Anzeigen, Ermittlungen, politische Diskussionen - das Schmähgedicht von ZDF-Satiriker Böhmermann auf den türkischen Staatschef Erdogan schlägt Wellen. Was darf Satire und wo sind die Grenzen? Ein Interview mit Diakon und Büttenclown Willibert Pauels.

Willibert Pauels (DR)
Willibert Pauels / ( DR )

domradio.de: Jan Böhmermann hat in seiner Satiresendung "Neo Magazin Royale" ein Schmähgedicht auf den türkischen Staatspräsidenten Erdogan vorgetragen - als Beispiel dafür, was man öffentlich in Deutschland nicht sagen darf. Geht das Gedicht von Böhmermann zu weit?

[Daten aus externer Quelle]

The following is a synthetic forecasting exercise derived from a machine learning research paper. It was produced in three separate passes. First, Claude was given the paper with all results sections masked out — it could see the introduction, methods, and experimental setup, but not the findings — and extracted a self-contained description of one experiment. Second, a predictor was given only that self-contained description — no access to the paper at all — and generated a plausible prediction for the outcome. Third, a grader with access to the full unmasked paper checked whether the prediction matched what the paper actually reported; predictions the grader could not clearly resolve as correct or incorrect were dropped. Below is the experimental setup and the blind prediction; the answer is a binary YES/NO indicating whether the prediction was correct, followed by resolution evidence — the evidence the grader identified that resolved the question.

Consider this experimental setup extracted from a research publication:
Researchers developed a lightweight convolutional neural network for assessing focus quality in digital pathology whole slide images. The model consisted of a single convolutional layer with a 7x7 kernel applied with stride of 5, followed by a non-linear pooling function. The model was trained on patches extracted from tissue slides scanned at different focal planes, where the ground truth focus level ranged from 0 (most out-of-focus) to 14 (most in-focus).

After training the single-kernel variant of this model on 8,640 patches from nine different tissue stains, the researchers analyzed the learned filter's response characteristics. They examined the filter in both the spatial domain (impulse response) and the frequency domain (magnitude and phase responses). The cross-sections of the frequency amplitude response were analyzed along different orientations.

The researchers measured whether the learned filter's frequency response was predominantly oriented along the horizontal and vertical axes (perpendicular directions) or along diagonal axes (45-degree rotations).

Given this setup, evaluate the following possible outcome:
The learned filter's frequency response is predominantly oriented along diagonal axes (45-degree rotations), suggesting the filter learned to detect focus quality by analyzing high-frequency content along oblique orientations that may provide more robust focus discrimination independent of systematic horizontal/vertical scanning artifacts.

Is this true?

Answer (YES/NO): NO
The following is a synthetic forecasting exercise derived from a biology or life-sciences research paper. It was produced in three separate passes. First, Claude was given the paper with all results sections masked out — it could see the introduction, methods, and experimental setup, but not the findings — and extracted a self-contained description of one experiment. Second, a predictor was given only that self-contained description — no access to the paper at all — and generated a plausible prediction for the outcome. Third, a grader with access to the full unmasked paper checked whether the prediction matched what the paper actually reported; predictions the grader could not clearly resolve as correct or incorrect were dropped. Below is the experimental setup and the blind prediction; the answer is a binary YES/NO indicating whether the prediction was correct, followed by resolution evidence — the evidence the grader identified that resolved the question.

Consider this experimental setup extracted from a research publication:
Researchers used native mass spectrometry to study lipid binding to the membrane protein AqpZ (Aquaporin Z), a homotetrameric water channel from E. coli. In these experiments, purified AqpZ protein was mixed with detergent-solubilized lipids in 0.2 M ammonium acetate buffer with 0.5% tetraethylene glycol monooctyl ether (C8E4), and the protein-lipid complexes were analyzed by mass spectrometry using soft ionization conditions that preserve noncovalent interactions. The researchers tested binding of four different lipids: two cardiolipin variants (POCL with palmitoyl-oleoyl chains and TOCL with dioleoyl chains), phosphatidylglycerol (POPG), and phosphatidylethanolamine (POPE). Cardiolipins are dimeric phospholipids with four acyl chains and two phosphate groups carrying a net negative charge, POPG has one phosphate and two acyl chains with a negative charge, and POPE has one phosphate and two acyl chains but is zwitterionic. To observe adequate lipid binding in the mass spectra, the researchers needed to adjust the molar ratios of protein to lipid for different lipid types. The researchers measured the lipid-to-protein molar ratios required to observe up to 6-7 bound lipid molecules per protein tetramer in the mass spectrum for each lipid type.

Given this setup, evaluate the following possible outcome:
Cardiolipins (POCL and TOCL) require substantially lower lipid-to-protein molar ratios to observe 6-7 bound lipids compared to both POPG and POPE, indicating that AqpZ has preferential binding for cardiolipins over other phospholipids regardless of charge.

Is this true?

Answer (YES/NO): YES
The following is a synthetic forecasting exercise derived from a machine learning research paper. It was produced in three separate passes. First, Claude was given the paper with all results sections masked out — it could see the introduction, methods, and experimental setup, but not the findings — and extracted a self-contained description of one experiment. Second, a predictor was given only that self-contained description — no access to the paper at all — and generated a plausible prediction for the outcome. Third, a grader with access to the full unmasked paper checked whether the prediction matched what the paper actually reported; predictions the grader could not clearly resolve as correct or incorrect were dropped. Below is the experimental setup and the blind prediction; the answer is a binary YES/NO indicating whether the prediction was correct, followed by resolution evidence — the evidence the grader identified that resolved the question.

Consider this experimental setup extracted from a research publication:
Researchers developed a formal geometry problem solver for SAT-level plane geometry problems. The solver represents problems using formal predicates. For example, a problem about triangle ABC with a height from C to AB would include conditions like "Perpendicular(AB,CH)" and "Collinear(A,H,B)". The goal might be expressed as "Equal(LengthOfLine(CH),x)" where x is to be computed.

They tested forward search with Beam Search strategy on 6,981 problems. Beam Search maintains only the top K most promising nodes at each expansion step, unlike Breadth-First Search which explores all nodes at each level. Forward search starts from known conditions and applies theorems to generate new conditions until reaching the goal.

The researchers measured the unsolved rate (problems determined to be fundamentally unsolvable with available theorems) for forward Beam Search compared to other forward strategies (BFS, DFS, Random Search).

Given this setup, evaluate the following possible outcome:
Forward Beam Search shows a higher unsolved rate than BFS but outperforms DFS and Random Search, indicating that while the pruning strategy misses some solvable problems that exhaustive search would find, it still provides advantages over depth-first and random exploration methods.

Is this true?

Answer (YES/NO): NO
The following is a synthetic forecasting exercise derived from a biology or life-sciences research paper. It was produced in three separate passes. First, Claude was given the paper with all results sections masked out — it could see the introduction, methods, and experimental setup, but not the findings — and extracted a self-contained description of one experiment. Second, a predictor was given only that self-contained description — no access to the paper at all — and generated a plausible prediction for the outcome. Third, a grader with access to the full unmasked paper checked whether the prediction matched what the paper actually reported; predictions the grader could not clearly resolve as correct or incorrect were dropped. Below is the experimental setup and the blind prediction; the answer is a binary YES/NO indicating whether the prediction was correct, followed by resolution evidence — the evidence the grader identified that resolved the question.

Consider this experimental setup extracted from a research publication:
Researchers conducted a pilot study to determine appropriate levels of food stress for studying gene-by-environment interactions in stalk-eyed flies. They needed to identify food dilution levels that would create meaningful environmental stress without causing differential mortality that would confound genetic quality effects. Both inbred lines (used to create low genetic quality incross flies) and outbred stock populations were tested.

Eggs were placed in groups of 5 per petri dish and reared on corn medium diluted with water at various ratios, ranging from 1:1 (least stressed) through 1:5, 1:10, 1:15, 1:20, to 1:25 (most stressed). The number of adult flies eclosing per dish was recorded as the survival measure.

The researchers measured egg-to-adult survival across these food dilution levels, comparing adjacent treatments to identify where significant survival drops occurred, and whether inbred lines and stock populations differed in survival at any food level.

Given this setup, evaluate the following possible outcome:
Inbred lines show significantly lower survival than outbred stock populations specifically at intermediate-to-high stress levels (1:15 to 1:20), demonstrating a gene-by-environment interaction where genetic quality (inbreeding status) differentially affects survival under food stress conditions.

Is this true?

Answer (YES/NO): NO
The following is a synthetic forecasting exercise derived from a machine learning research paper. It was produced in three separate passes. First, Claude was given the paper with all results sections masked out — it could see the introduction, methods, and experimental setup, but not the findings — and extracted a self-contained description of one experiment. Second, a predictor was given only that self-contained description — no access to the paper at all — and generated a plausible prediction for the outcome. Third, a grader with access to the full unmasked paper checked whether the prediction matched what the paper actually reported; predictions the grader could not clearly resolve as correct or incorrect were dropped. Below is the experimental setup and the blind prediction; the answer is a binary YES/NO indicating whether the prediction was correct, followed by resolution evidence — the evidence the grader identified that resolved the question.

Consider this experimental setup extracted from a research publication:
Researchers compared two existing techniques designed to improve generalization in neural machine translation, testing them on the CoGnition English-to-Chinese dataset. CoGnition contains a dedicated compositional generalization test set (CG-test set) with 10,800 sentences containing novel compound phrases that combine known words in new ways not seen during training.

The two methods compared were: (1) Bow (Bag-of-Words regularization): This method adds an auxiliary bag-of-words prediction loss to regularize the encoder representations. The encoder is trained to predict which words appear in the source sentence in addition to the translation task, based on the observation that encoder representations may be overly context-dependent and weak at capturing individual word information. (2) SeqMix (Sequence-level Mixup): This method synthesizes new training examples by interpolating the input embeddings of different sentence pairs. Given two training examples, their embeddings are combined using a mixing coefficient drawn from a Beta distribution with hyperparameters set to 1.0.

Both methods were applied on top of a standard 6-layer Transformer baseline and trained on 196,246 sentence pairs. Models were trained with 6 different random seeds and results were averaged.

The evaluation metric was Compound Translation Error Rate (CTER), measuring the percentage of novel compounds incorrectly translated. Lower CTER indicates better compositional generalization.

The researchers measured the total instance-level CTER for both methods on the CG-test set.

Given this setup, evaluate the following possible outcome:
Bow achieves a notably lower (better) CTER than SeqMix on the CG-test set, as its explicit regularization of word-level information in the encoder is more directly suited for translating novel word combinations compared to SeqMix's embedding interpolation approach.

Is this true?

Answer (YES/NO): NO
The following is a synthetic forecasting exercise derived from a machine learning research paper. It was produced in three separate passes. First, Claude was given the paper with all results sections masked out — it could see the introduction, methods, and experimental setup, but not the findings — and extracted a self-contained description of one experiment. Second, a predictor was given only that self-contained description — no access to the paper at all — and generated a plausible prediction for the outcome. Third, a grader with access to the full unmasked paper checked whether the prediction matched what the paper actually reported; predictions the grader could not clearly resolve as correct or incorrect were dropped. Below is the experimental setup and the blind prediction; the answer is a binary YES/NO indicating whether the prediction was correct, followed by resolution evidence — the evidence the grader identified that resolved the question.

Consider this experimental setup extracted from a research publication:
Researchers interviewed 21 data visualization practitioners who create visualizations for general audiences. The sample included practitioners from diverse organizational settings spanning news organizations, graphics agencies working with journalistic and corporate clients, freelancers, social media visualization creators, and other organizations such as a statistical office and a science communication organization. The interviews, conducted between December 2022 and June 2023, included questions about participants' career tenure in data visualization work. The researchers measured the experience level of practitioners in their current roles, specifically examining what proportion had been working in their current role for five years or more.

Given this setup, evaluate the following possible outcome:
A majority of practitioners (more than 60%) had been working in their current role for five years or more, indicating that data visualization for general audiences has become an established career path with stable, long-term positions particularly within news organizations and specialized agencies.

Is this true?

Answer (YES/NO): NO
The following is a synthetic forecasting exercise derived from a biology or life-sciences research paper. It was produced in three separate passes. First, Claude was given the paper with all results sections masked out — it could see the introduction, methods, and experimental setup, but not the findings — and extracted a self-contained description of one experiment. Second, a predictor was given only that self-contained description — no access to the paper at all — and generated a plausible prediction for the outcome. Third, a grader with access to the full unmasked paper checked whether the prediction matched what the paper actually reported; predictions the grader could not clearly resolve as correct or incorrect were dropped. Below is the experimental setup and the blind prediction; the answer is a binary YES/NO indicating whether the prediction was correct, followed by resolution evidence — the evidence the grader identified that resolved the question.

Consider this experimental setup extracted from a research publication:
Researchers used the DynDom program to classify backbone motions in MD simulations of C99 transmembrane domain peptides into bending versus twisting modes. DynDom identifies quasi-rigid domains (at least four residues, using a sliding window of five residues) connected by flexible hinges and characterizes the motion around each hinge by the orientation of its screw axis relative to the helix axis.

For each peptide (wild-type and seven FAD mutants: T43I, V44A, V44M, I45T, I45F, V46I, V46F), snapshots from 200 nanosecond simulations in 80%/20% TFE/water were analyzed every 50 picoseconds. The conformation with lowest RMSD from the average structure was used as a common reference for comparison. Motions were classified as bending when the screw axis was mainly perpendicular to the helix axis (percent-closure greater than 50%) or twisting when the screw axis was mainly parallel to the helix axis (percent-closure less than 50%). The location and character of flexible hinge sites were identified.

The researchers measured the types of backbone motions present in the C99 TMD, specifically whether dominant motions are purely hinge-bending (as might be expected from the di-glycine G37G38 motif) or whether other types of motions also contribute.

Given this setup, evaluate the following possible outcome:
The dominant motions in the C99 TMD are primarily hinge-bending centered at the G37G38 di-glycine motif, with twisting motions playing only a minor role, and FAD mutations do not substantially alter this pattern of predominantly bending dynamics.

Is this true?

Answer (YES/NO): YES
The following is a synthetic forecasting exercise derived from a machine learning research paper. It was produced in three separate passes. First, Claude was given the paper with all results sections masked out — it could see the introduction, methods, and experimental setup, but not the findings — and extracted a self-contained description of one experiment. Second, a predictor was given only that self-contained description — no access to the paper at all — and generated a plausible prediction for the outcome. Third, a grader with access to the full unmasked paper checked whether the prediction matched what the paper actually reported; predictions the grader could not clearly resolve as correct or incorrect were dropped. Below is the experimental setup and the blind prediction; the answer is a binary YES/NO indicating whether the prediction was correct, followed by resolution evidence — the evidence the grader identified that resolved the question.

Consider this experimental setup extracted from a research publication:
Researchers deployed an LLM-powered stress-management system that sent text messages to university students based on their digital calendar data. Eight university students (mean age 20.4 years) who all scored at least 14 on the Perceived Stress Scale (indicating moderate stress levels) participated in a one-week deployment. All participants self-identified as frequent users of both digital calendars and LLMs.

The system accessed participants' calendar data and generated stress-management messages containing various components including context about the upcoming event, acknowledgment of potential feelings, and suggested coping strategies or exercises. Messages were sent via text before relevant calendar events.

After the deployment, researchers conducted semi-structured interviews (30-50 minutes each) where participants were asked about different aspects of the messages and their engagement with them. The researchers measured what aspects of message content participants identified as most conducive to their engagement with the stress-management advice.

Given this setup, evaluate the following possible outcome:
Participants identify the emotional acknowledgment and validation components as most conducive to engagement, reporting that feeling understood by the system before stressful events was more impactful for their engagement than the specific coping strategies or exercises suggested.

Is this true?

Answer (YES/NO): NO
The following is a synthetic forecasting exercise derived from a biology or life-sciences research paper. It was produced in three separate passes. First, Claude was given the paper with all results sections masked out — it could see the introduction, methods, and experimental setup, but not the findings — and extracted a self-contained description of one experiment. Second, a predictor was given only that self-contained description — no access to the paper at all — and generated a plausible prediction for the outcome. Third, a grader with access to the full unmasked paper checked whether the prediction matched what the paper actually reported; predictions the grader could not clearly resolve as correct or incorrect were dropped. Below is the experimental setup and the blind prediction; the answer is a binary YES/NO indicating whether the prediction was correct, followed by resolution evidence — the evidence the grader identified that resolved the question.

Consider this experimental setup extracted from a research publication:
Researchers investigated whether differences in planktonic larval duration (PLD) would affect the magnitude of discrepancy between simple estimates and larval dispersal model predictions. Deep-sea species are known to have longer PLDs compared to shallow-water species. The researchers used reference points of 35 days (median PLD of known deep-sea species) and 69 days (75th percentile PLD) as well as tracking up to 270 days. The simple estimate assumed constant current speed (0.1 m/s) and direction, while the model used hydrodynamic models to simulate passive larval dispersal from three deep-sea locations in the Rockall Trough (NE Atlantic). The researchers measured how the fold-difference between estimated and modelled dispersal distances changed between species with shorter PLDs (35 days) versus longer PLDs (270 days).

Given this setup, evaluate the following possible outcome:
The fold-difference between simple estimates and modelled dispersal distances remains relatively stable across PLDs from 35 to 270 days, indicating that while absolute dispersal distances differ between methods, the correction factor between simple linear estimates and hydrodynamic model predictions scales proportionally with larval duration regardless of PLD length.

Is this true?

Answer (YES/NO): NO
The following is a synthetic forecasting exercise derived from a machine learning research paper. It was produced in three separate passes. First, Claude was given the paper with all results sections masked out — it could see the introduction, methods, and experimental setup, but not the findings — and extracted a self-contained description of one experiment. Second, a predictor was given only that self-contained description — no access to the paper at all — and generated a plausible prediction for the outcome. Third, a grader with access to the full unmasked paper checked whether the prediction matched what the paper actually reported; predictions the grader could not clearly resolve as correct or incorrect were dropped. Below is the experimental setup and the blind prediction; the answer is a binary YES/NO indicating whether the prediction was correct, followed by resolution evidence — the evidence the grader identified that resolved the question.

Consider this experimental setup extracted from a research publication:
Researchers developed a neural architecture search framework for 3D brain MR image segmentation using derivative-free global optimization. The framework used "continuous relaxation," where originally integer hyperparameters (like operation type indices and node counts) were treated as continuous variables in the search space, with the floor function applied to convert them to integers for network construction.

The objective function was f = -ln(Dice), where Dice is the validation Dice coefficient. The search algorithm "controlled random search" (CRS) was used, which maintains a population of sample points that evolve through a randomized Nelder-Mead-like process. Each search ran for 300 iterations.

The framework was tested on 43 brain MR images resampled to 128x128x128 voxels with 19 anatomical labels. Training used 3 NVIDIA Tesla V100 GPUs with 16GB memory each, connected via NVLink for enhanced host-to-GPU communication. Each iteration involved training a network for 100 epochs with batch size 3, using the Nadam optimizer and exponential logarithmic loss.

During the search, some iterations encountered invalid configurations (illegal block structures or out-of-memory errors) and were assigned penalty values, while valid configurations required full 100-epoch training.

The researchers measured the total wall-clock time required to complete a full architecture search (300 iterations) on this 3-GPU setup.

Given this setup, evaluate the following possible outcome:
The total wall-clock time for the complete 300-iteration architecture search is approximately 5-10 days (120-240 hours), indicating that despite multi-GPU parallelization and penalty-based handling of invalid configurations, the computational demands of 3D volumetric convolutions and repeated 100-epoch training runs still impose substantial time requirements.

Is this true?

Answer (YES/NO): NO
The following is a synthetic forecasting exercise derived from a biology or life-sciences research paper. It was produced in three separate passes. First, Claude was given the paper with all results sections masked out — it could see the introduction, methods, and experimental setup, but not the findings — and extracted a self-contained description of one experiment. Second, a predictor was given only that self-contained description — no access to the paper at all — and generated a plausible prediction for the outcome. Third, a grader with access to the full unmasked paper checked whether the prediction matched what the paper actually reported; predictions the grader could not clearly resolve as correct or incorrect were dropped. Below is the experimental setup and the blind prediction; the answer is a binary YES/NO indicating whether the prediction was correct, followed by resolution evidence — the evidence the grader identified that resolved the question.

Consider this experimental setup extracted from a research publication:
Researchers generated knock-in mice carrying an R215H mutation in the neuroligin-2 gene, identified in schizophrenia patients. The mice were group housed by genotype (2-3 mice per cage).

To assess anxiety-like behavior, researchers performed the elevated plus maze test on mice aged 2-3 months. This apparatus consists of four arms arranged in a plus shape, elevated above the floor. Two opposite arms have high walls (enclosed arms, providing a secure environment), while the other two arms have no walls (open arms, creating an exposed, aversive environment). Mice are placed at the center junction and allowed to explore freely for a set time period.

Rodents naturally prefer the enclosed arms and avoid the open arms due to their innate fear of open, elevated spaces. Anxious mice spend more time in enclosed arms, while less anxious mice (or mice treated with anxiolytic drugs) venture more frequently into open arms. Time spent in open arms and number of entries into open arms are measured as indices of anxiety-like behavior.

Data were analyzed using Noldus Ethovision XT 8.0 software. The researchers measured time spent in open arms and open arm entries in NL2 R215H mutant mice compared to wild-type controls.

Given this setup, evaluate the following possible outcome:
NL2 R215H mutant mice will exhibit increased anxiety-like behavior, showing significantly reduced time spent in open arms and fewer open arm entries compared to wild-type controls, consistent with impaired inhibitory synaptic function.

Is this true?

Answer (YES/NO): YES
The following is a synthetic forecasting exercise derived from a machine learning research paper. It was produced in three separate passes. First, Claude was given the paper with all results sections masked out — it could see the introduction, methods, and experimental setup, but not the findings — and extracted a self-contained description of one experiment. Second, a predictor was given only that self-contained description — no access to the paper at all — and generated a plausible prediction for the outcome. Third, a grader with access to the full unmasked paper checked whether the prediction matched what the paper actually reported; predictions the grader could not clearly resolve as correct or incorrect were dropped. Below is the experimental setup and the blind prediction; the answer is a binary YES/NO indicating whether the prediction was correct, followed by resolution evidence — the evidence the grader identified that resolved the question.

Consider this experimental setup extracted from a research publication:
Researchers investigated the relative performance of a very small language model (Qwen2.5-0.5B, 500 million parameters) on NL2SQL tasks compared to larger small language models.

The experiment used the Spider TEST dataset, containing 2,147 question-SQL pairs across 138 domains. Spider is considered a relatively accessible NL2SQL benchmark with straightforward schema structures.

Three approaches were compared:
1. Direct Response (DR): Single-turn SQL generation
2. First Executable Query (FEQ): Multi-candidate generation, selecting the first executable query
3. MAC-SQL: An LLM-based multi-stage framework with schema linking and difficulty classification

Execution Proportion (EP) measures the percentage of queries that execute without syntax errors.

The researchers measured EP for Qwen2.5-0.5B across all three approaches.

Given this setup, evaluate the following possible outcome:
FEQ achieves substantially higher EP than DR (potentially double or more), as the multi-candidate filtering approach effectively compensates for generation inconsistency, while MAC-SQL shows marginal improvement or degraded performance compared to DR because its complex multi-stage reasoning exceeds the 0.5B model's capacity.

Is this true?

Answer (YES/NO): NO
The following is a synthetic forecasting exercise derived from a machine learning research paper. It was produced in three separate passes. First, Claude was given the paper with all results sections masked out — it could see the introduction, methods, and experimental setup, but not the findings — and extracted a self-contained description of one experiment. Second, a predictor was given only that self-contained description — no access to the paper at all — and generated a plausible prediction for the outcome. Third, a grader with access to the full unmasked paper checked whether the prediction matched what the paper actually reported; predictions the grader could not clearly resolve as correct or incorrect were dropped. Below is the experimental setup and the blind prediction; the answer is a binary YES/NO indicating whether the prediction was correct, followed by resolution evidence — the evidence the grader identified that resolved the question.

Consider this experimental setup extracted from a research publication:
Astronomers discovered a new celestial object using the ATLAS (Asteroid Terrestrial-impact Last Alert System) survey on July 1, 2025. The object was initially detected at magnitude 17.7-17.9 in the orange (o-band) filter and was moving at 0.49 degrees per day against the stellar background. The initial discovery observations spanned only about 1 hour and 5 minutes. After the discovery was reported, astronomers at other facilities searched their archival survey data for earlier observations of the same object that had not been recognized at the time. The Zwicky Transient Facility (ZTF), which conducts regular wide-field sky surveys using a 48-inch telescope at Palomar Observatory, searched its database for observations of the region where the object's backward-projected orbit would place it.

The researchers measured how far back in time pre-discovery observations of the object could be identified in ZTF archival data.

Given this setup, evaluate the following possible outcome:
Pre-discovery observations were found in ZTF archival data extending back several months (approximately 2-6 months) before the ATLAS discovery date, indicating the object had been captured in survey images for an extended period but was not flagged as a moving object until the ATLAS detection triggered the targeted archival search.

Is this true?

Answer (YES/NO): NO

Willibert Pauels (Diakon und Büttenclown): Ja, das geht zu weit. Die Frage ist, ob man das sanktionieren darf. Es ist ja eine der schwierigsten Fragen überhaupt, eine wirkliche Gratwanderung. Satire darf nicht alles. Für mich steht an alleroberster Stelle: Die Würde des Menschen ist unantastbar. Es gibt ein arabisches Sprichwort, das sagt: "Die Zunge - also Worte - kann auch töten." Also stellt sich für mich jedes Mal, wenns brenzlig wird, die Frage: Wird jetzt ein Mensch gedemütigt, wird er mit Worten fertiggemacht? Denn das ist ja auch eine Art von Gewalt. Von daher darf Satire nicht alles. Aber - jetzt kommt das große Aber: Satire ist ja genau dazu da, mit spitzer Klinge auch wehtun zu dürfen und zu sollen. Es ist also ganz schwierig, in einem allgemein verbindlichen Gesetz zu entscheiden: Was ist jetzt erlaubt als Satire und was nicht?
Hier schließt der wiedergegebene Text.